Take the lines below beginning at the line that has "(L-R): Rudd Equipment" and stopping after the line that has "antique green gold powder coating", and print them exactly as they are, with no other lines.

======== MATERIALS PROVIDED ========

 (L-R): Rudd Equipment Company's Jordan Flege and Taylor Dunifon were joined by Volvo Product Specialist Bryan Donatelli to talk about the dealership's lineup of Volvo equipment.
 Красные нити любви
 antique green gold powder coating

========
======== MATERIALS PROVIDED ========

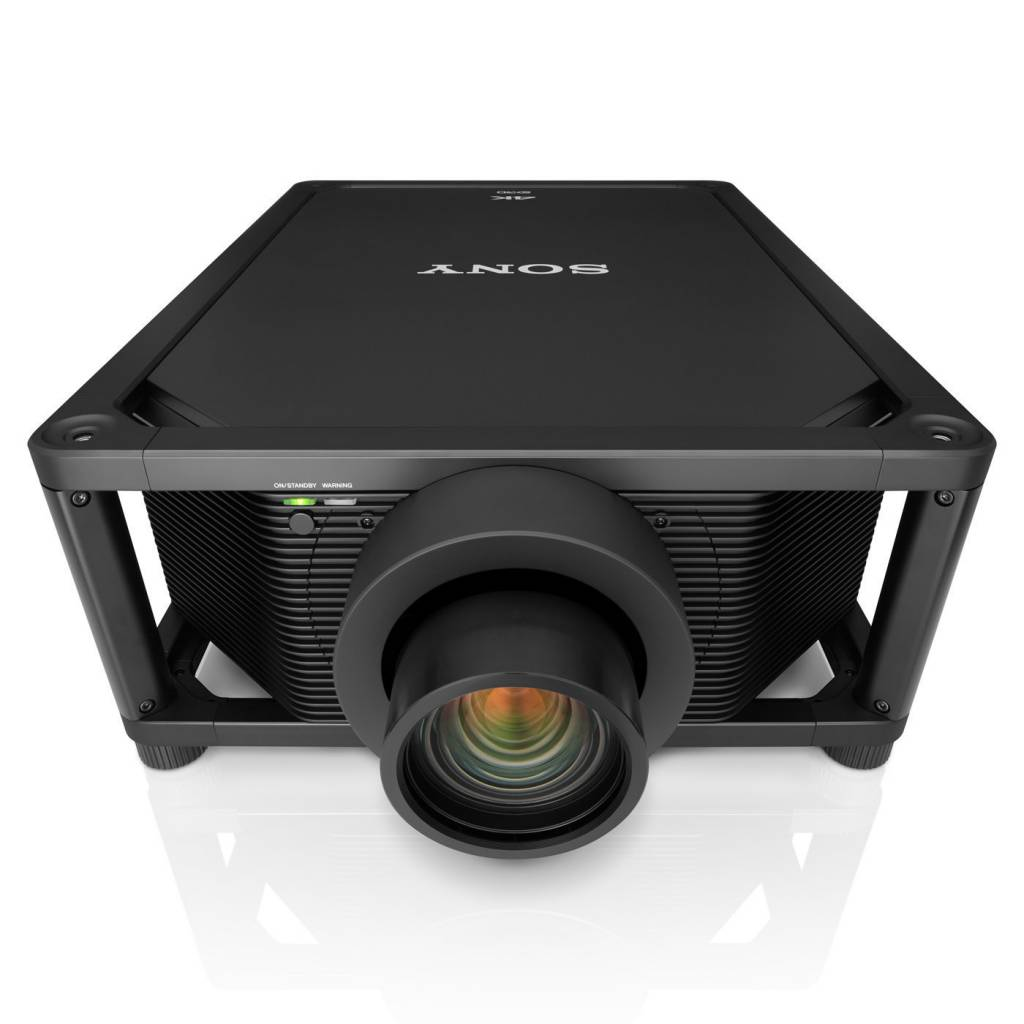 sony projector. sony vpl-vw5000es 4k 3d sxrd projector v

========

*PROBLEM SOLUTION*:
 (L-R): Rudd Equipment Company's Jordan Flege and Taylor Dunifon were joined by Volvo Product Specialist Bryan Donatelli to talk about the dealership's lineup of Volvo equipment.
 Красные нити любви
 antique green gold powder coating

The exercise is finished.